Читать «Не обращайте вниманья, маэстро» онлайн - страница 17

Георгий Николаевич Владимов

— Ты считаешь, что мы его должны предупредить? — спросил я. — Скажу тебе честно — я боюсь.

— Ты мой сын, — сказал папа, — поэтому ты боишься. И поэтому говоришь об этом честно.

— В конце концов, кто он нам, и кто мы ему?

— А вот это уже — нечестно. — Папа смотрел на меня скорбно, и мне было трудно выдержать его взгляд. — Ты знаешь ответ на свой вопрос. Мы ему читатели. А он нам — собеседник. Он же обращается к нам! А мы — затыкаем уши.

— Ты можешь мне сказать, почему он не уедет? Столько людей мечтают вырваться — и не могут, а от него бы избавились с дорогой душой. Неужели ему не хочется мир повидать — Венецию, Лондон, Париж?..

— И заплатить за свое любопытство — родиной? — спросил папа. И, не дождавшись моего ответа, покачал головой. — Я поздравляю тебя, Александр. Ты хоть и поздний наш ребенок и с поздним развитием, но вырос настоящим советским человеком, я могу только гордиться. Ты научился решать за других кому ехать, кому не ехать. Но что делать, если он решил не по-твоему? Вот решил, что нельзя сейчас покинуть Россию. И как бы ты отнесся, если б действительно он уехал? Совсем равнодушно?
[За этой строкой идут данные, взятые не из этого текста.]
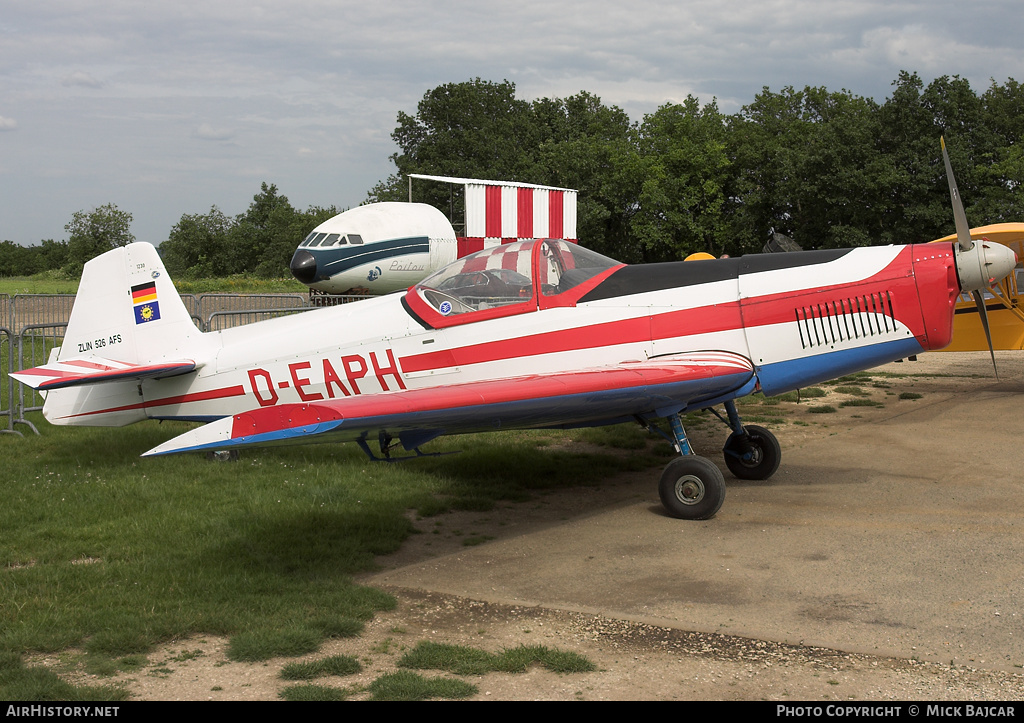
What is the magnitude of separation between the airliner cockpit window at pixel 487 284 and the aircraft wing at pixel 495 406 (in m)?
0.93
Разумеется, не опустела бы земля, подумал я, но что-то, наверно, сдвинулось бы тогда хоть в нашем микрорайоне — и не в лучшую сторону. Он стал нашей экзотической достопримечательностью, для многих не лишенной приятности. Приятно ведь знать, что кому-то живется еще труднее. У меня, например, это так. И я бы, наверно, бросил в него камень. Почему же он не выдержал? Как посмел не выдержать!

— Но ему было столько предупреждений! — Я возражал скорее не папе, а себе. — Начать с телефона, с почты, с того, что машину нельзя оставить, чтоб дверцы не вскрыли, не порезали покрышки, не залили бы какую-нибудь дрянь в бензобак. И допросов ему хватило, и слежки по пятам. Чего еще ждать? Чтоб взяли архив, переписку, книги, рукописи?
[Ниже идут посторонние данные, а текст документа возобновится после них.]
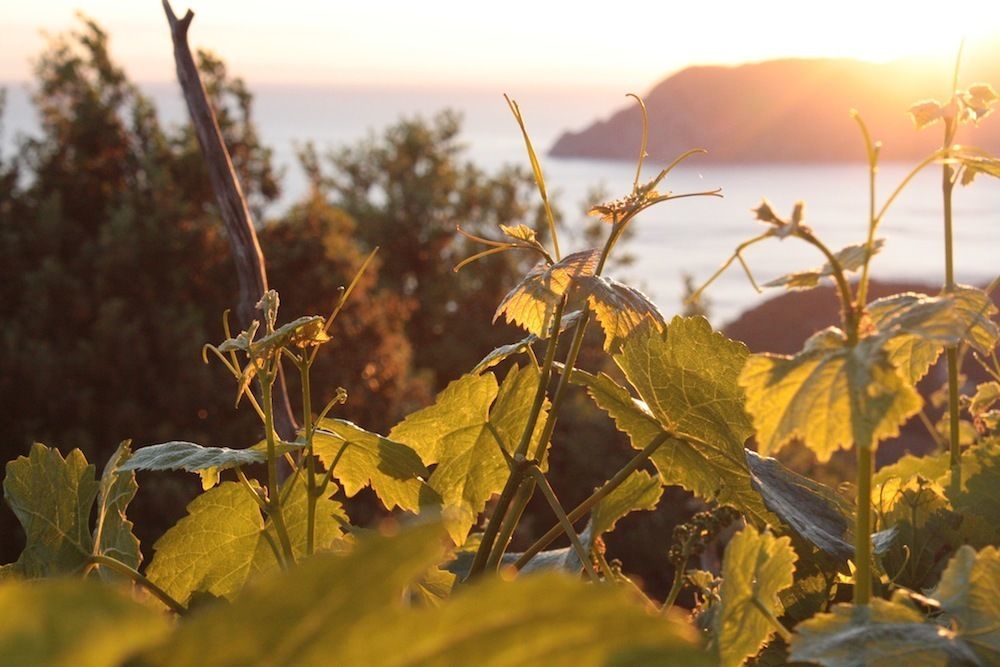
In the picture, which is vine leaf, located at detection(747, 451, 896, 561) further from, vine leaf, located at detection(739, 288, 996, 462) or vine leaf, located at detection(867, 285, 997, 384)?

— Это предупреждения? — сказал папа. — Это жизнь. Да, которую он себе выбрал. Он писатель, он это предвидел, он свою страну немножко знает. В этом отношении — «все системы корабля работают нормально». А вот они, наши «родственники», — папа все гнул свою гипотезу, — это уже не нормально.
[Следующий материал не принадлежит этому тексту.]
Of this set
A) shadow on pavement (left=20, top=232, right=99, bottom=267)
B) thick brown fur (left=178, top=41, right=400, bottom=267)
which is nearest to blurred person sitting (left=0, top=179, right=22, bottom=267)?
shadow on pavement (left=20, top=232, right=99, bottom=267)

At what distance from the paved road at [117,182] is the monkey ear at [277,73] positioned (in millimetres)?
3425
Не назвал бы я нашего соседа таким уж провидцем насчет родной страны. Случалось ему и открытия совершать, лишь для него одного неожиданные. Я помню, лет десять назад, когда он был еще официальным писателем (интересно, в каком другом удивительном мире есть писатели официальные и неофициальные?), он сажал во дворе и вокруг дома елочки — штук семьдесят, если не больше. Он возил их откуда-то из лесу, километров за сорок, на своем, теперь уже состарившемся, «Москвиче» — по три, по четыре в рейс, обернув рогожей большие комья земли. Все эти елочки прижились и тронулись в рост, и вот тут-то мы показали этому психу, что он не зря потрудился для общества. Перед каждым Новым годом по ночам визжали ножовки — ведь у нас такой прекрасный, человечный обычай: елочка в доме под Рождество — и желательно не из синтетики, а натуральная. Скоро от всех семидесяти остались одни колья, с полуосыпавшимися боковыми ветвями, смотреть противно и горестно. А ведь его предупреждали — но он отвечал: «Видите ли, я стараюсь о людях так не думать». Как же было не понять еще тогда, что мы — больная страна, больная неизлечимо. Если б я мог покинуть ее и только вспоминать, как страшный сон!